Under mounting pressure, the European wind industry calls for action to keep the sector competitive

27.09.2016

Feeling the pressure from regions that have ramped up investment in renewable energy, the European wind industry has put forward proposals on ways to keep competitive.

In the report “Making Transition Work”, WindEurope, the lobby group of the sector, said that the European Union should increase its renewable energy targets from 27 % to at least 30 % by 2030. The EU should also promote innovation to reduce costs and better integrate renewables in the energy system. These measure will offer stability and encourage more investment, according to the study.

The reasons of concern are twofold. First, outside Europe more than 70 countries made wind an important part of their strategy to comply with the 2015 climate agreement.

Second, an unstable regulatory framework has disrupted the European market in the past few years. Since 2013, new installations have declined in countries such as Italy, Portugal and Spain due to a “disordered transition of support mechanism.”

“New wind installations were down 9 % in the first half of 2016 year-on-year. The market for new onshore wind is increasingly concentrated in a small number of countries,” said Giles Dickson, CEO of WindEurope.

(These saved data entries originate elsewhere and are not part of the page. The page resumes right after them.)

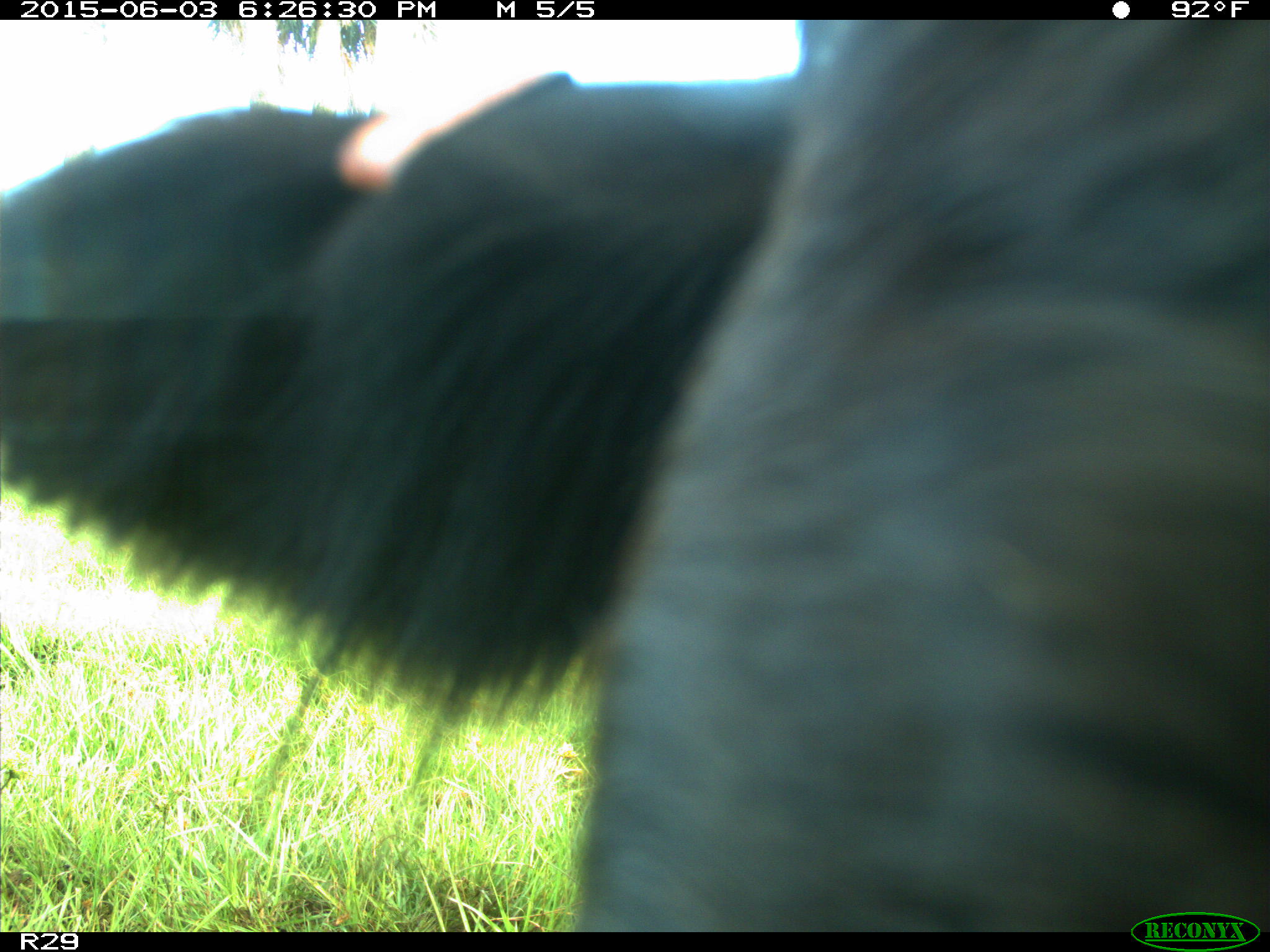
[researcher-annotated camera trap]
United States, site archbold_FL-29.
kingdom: Animalia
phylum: Chordata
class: Mammalia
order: Artiodactyla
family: Bovidae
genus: Bos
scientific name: Bos taurus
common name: domestic cow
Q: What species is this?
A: Bos taurus (domestic cow).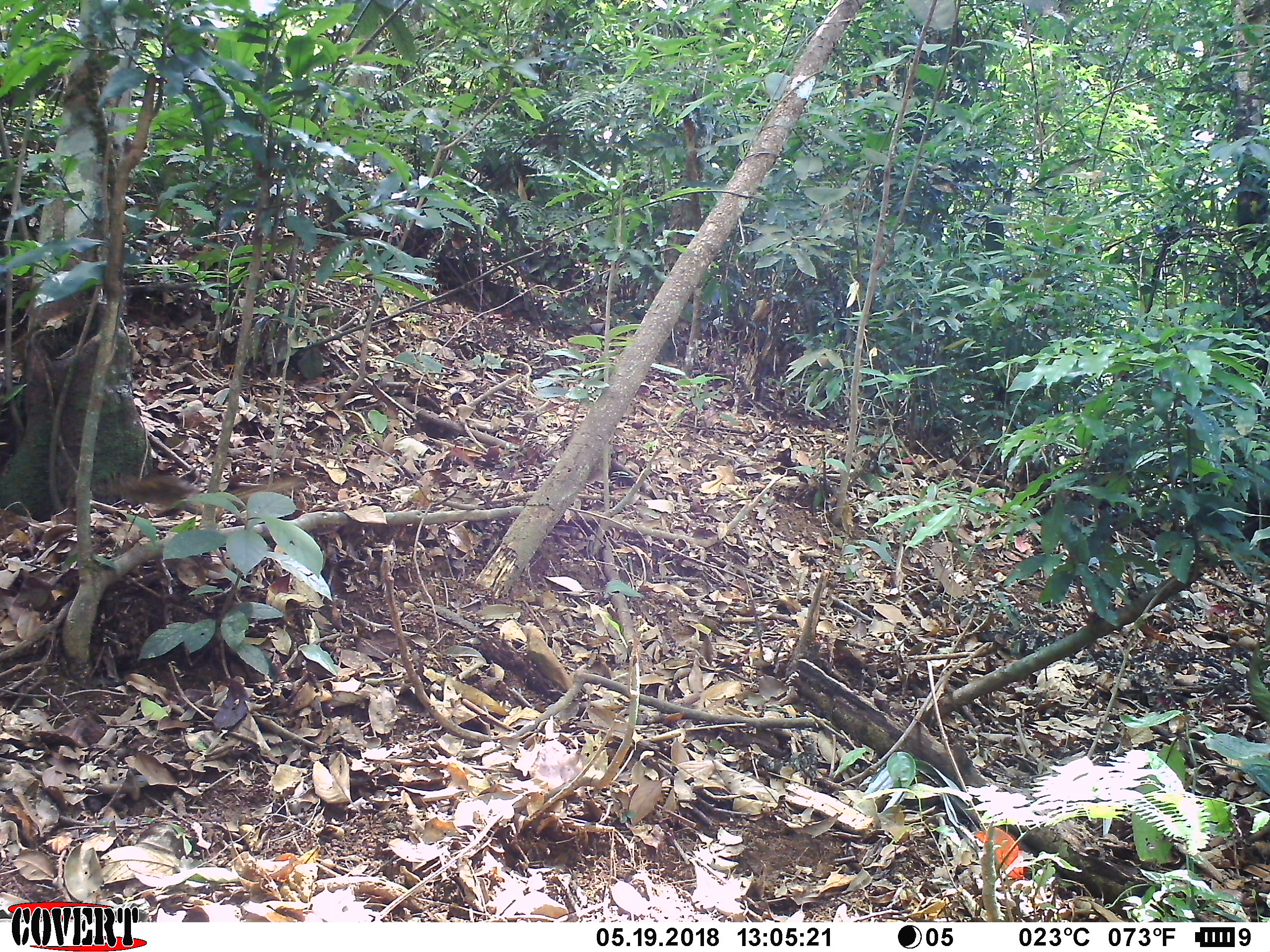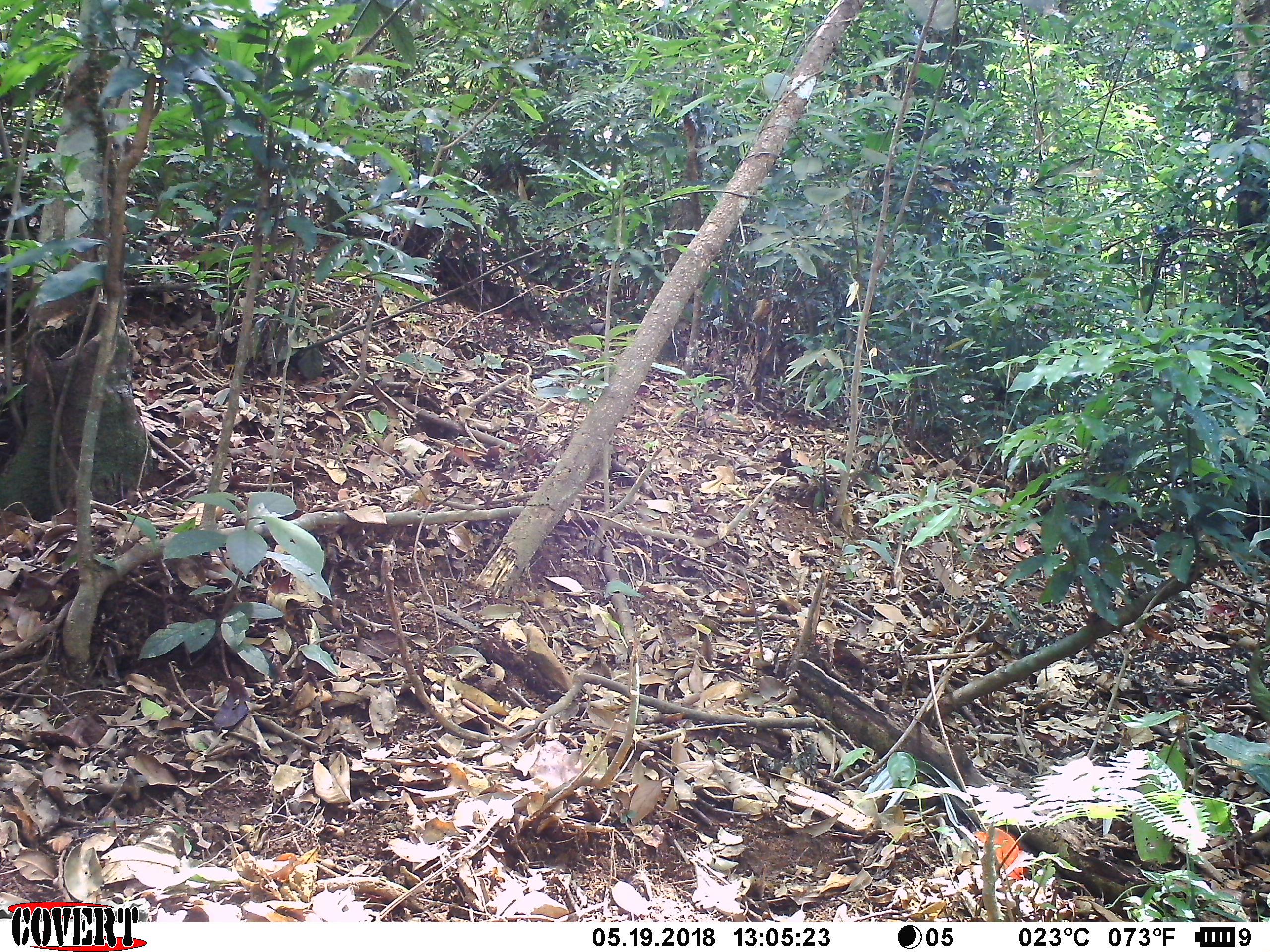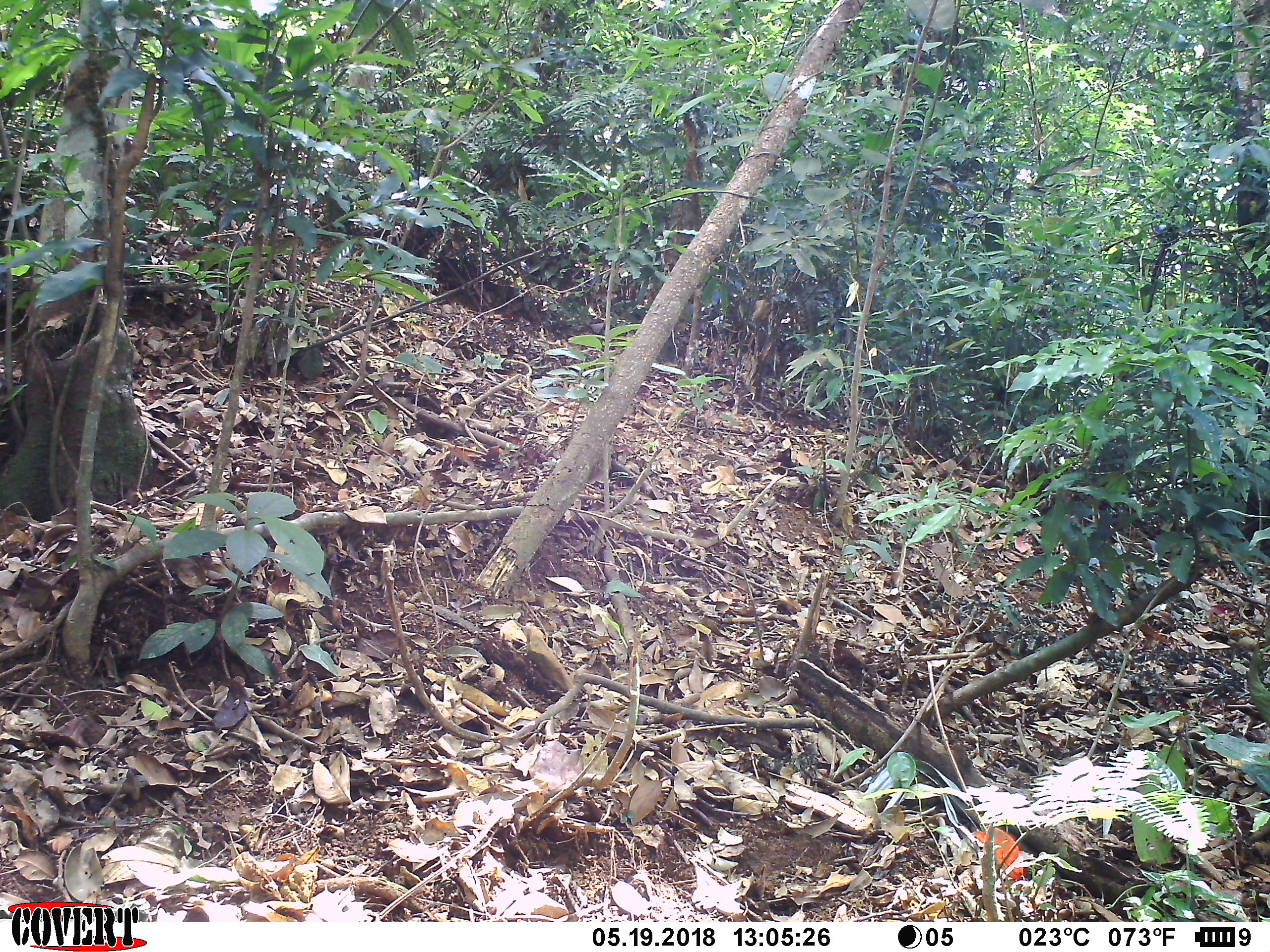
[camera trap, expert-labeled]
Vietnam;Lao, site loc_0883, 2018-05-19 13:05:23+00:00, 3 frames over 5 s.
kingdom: Animalia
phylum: Chordata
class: Mammalia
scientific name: Mammalia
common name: mammal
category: unidentified small mammal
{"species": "unidentified small mammal (mammal) (Mammalia)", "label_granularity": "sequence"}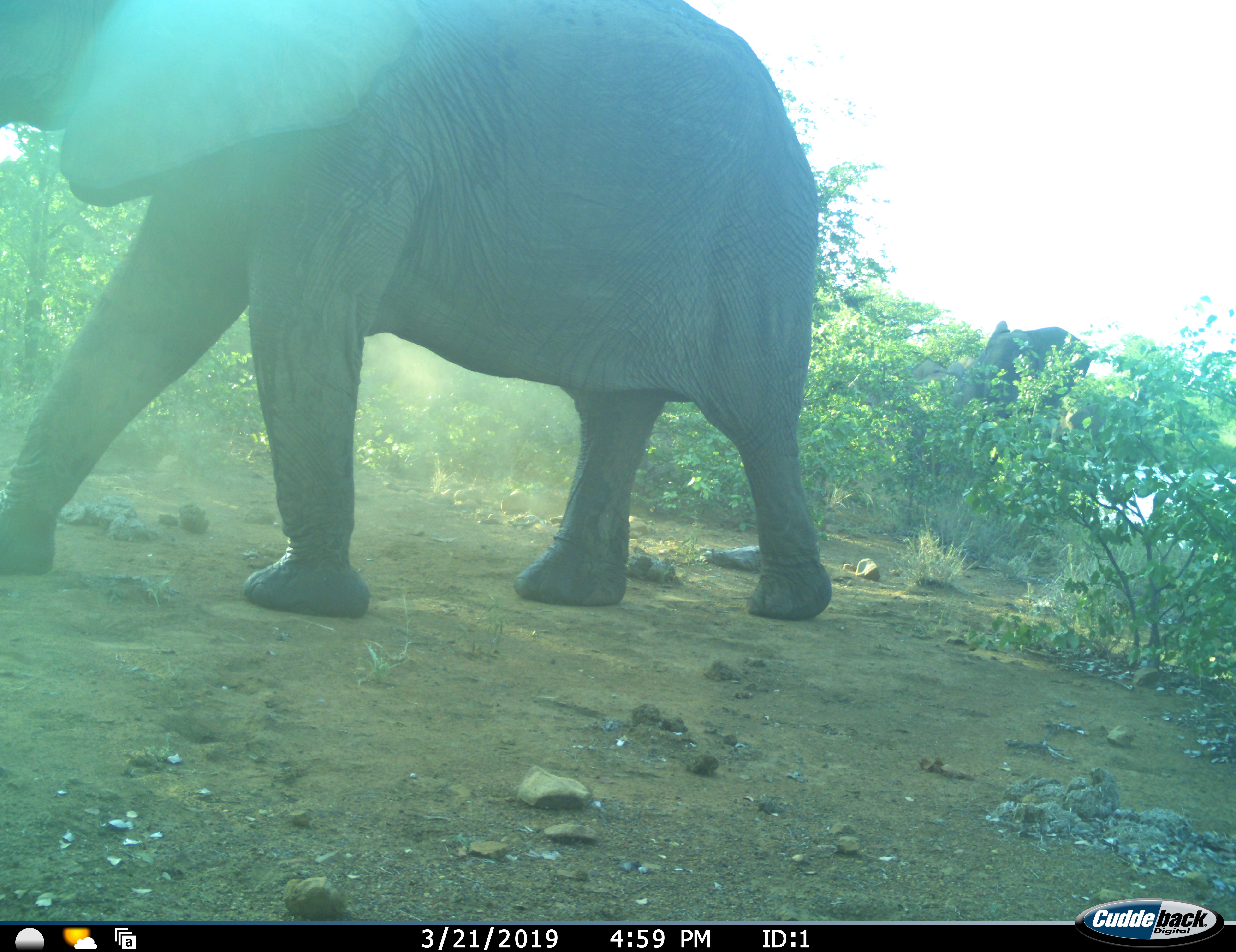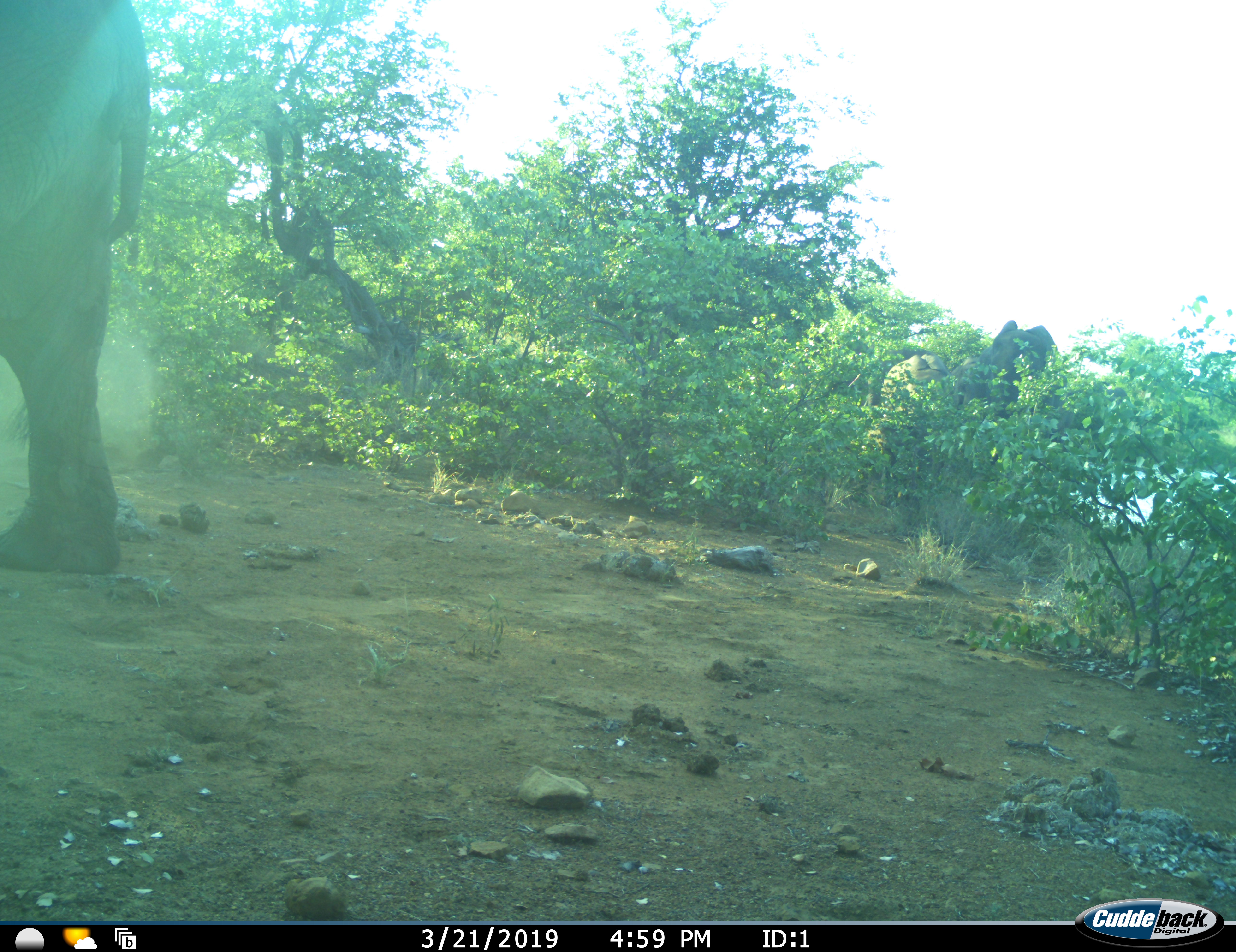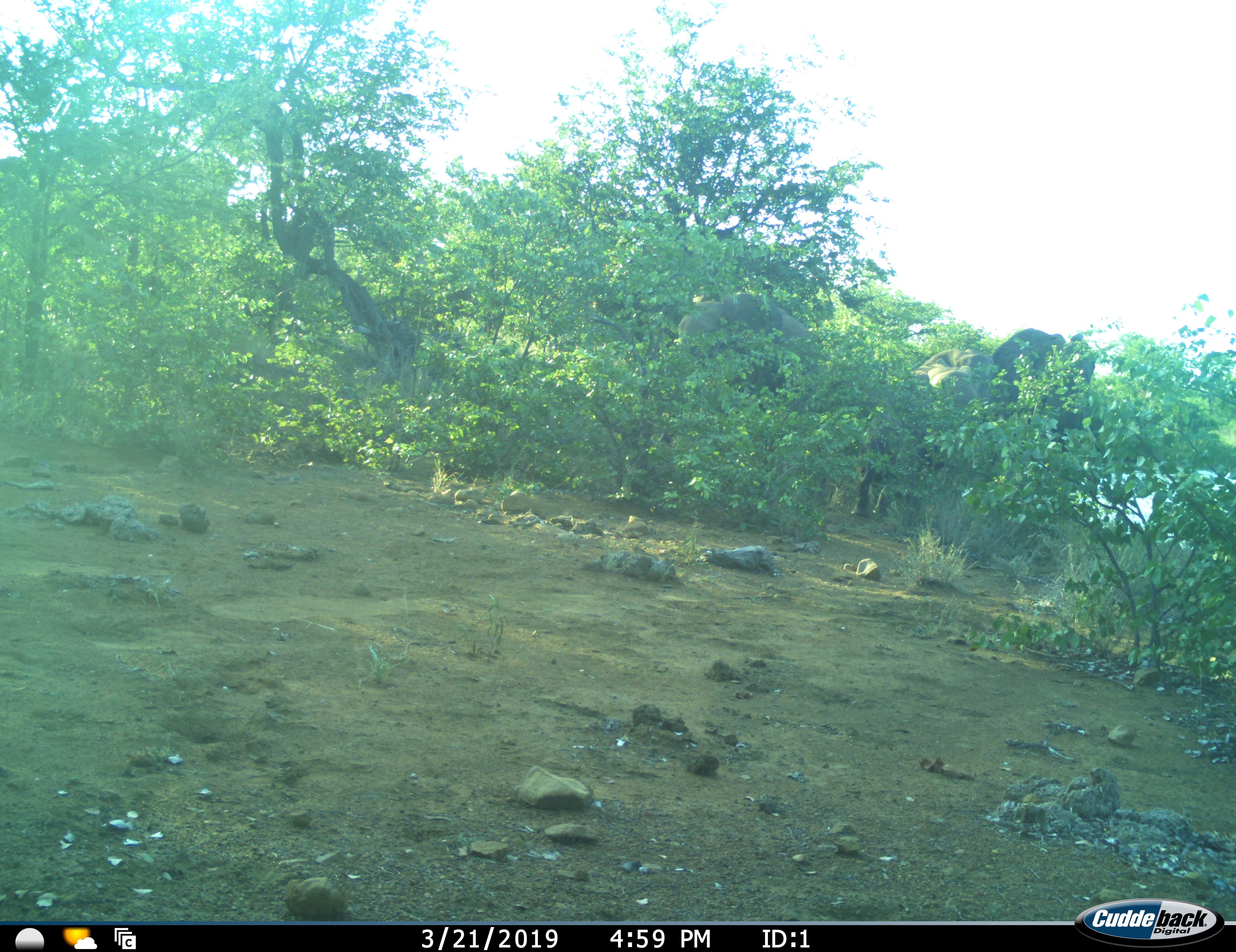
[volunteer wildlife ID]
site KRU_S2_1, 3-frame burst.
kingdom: Animalia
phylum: Chordata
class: Mammalia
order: Proboscidea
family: Elephantidae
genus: Loxodonta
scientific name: Loxodonta africana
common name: african bush elephant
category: elephant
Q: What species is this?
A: Elephant (african bush elephant) (Loxodonta africana).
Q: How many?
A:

“Government policy on energy across Europe is less clear and ambitious than it was. Only 7 out of 28 EU Member States have targets and policies in place for renewables beyond 2020. We have dysfunctional electricity markets. The transition to auctions has been less smooth than it should have been. And we're lacking long-term signals for investment,” he continued. "China beats us on total volume and new installations, India on policy ambition, and the US in many areas of technology, especially on grid integration. We still have a competitive industry that's winning orders overseas. But we will lose that competitiveness if we don't have a strong domestic market."

The call comes as the European Commission plans to review the EU renewable energy directive. According to WindEnergy, the new document “should increase investor confidence by guaranteeing policy continuity at national level.”

WindEurope also wants a reform of the electricity markets to make them fit for more renewables. Electrification of other energy sectors, such as heating, cooling and transport, would increase demand for clean electricity. This is seen as the most effective way to reduce emissions in these areas.